Jamie Barton’s solo album is devoted to Heggie’s art songs and it’s a tribute to his output that he sustains the interest for over an hour with a variety that stands in comparison with, say, Poulenc in the 20th century.
“Unexpected Shadows,” performed by Jamie Barton, Jake Heggie, and Matt Haimovitz, is The Sunday Times’ Recording of The Week! Read the full review below!

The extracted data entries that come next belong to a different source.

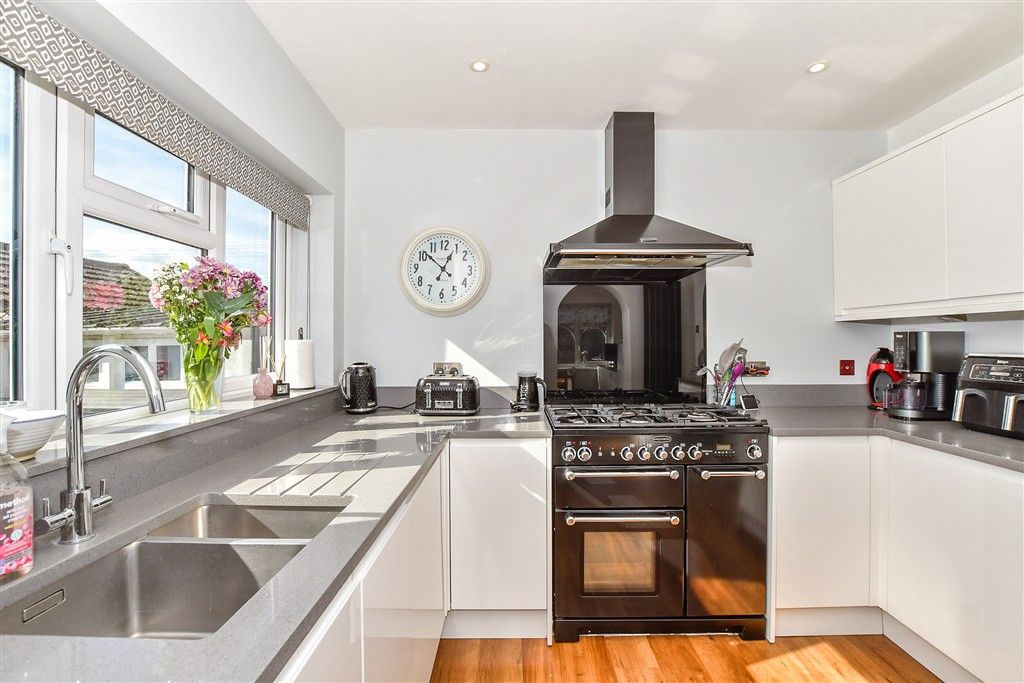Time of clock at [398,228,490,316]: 12:51
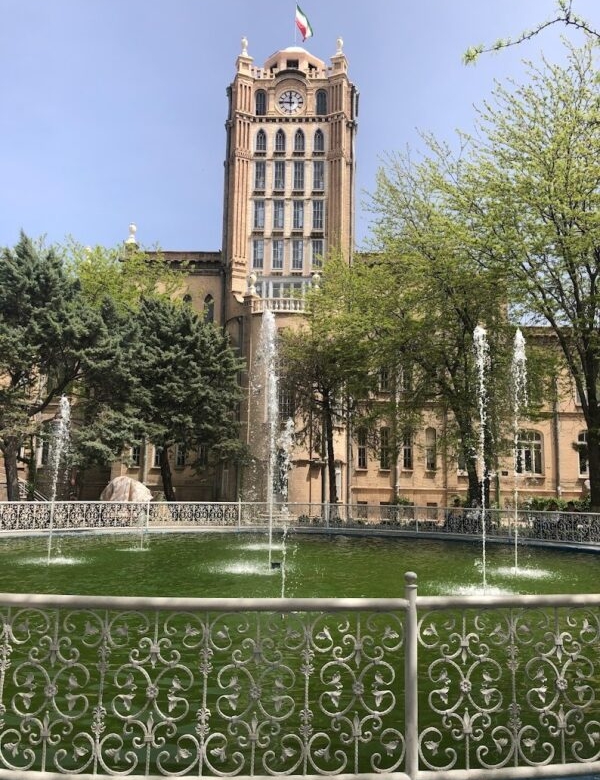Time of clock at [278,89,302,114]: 11:46
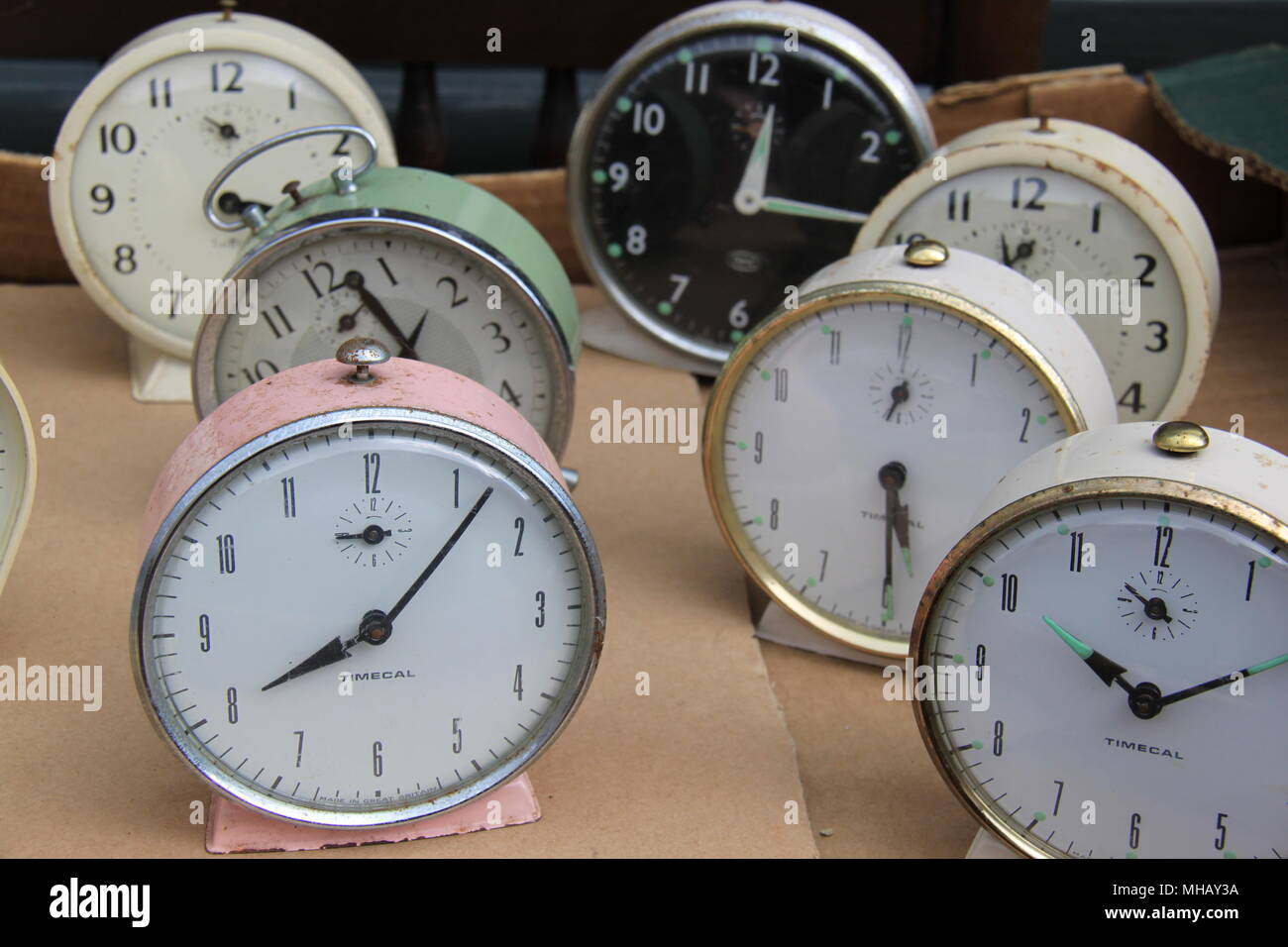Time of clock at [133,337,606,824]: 8:07
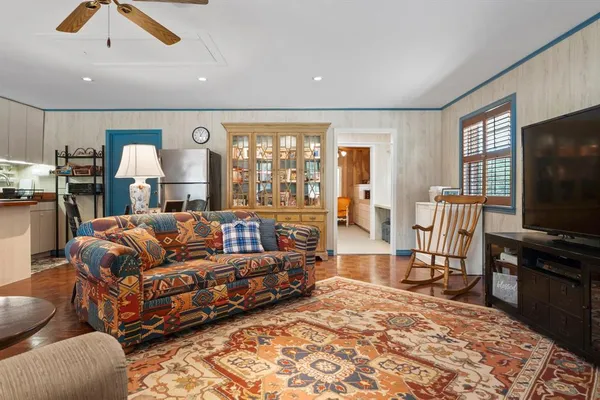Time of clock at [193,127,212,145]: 11:05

Heggie is a prolific writer of lightly feminist songs, many of them written for the leading American singers of our age. Jamie Barton’s solo album is devoted to Heggie’s art songs and it’s a tribute to his output that he sustains the interest for over an hour with a variety that stands comparison with, say, Poulenc in the 20th century, lavishing sumptuous tone on the cycle written for Barton, The Work at Hand. Haimovitz plays the introductory solo superbly. Other works benefit from Barton’s relish of bluesy and cabaret-like idioms, and witty declamation of Gene Scheer’s sly words in First Ladies at the Smithsonian (Eleanor Roosevelt, Mary Todd Lincoln, Jackie Onassis Kennedy, Barbara Bush). This saves the best till last with Scheer’s Statuesque: delivered with whimsy and razzmatazz as Barton snarls at the end of Winged Victory: “We’re through. Get out!”